Re: UTF-8 practically vs. theoretically in the VFS API (was: Re:JFS default behavior)

From: Alex Belits
Date: Mon Feb 16 2004 - 20:27:41 EST


On Mon, 16 Feb 2004, Marc Lehmann wrote:

> > I have never claimed that the kernel really talk s UTF-8, and indeed, I
> > would say that such a kernel would be terminally and horribly broken.
>
> And I'd say such a kernel would be highly useful, as it would standardize
> the encoding of filenames, just as unix standardizes on "mostly ascii"
> (i.e. the SuS).
>
> However, just as POSIX is a nice but very limited base, (mostly) ASCII
> is a nice and very limited base. UTF-8 would also be a good base.

UTF-8 is dependent on Unicode, that is cumbersome, not user-expandable,
not includes an ability to reliably implement subsets of it, poorly
supports language identification/language-dependent processing, and is
controlled by a single organization with extremely poor ability to
incorporate changes into the standard when it becomes necessary. This
means, it's quite possible that this standard will be replaced by
something better in the future when multilingual documents will become
widely used -- right now they certainly are not, and this is why poor
design of Unicode is tolerated by users, and this is also why many people
use non-Unicode-based charsets. Enforcing UTF-8 will burn the bridges to
any other language support infrastructure or encoding, right at the time
when such infrastructure is likely to be created.

> 8-bit bytes as filenames is not a good base, however, since they enforce
> a difefrent layer of interrpetation between the user and the kernel, and
> this interpretation cannot be based on the locale nor the filesystem
> itself, as there is no way to find out what encoding the filename is in.

This is a matter of GUI implementation. If someone cared about this, he
would store language metadata with filename, too, however this is clearly
contrary to the Unix filesystem design.

> 8-bit bytes is convinient, but not useful for i18n environments. in the
> past, it was also convinient and nobody cared, since everything was
> either 8-bit or double-byte, and nobody exchanged files.

I did, and it worked _fine_. Everyone who is willing to use UTF-8 is
free to do this right now, and everything will already work great for
them. Writing software to deliberately enforce UTF-8 is something
completely different from using UTF-8 for yourself.

> This, however, is going to change, and the current methodology of "just
> guess, you might be right" is a hindrance to this.

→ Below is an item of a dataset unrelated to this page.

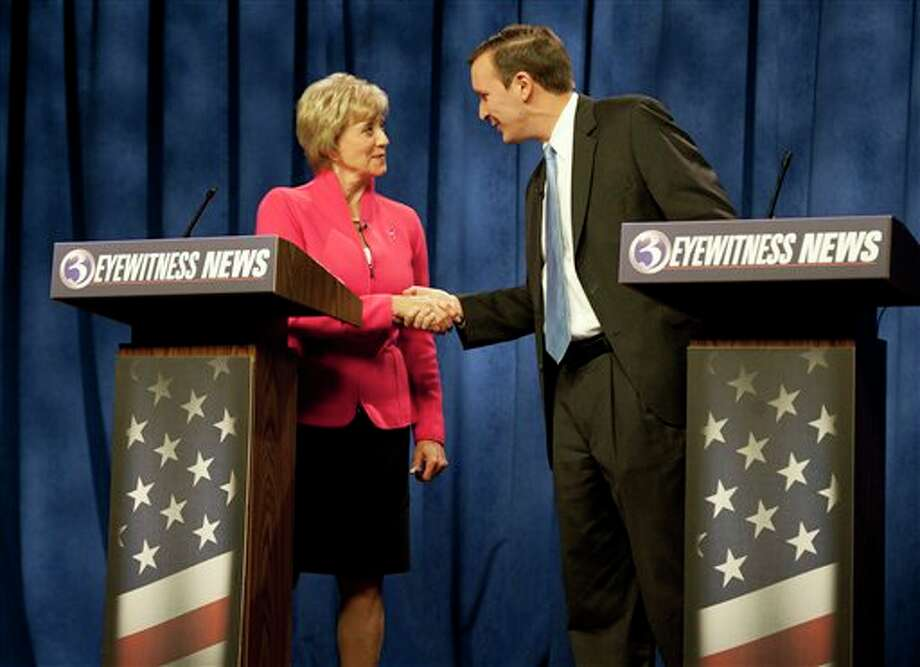 Republican candidate for U.S. Senate Linda McMahon, left, shakes hands with Democratic candidate for U.S. Senate Chris Murphy at the end of a live televised debate in Rocky Hill, Conn., Sunday, Oct. 7, 2012. The two are vying for the Senate seat now held by Joe Lieberman, an independent who's retiring. A recent Quinnipiac University poll shows the race is a dead heat. (AP Photo/Jessica Hill) / FR125654 AP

This was "going to change" for more than a decade already, or,
alternatively, already happened if you listen to someone like Martin
Duerst. The reality is, everything can pass UTF-8 already, yet people use
other encodings for everything, too, and as long as they don't break,
things work. Breaking byte-value transparency in any place in the system
is counterproductive until the moment when everyone uses UTF-8. But I hope
before that day comes, UTF-8 and Unicode will be replaced with something
more sane.

> > The kernel is _agnostic_ in what it does.
>
> No, it's not. If at all, the kernel specifies a specially-interpreted
> (ascii sans / and \0) byte-stream, as you say yourself.
>
> However, just as with URLs (which are byte-streams, too), byte-streams are
> useless to store text. You need bytestreams + known encoding.

MIME has a perfectly usable standard for declaring encodings, and huge
amounts of text (that may include filenames) are distributed by
MIME-compliant or MIME-like protocols (mail and HTTP, to name two). This
keeps the metadata in the userspace, and it also happens that everything
that displays multilingual text is entirely in userspace. Why kernel is
supposed to mess with this, is beyond me.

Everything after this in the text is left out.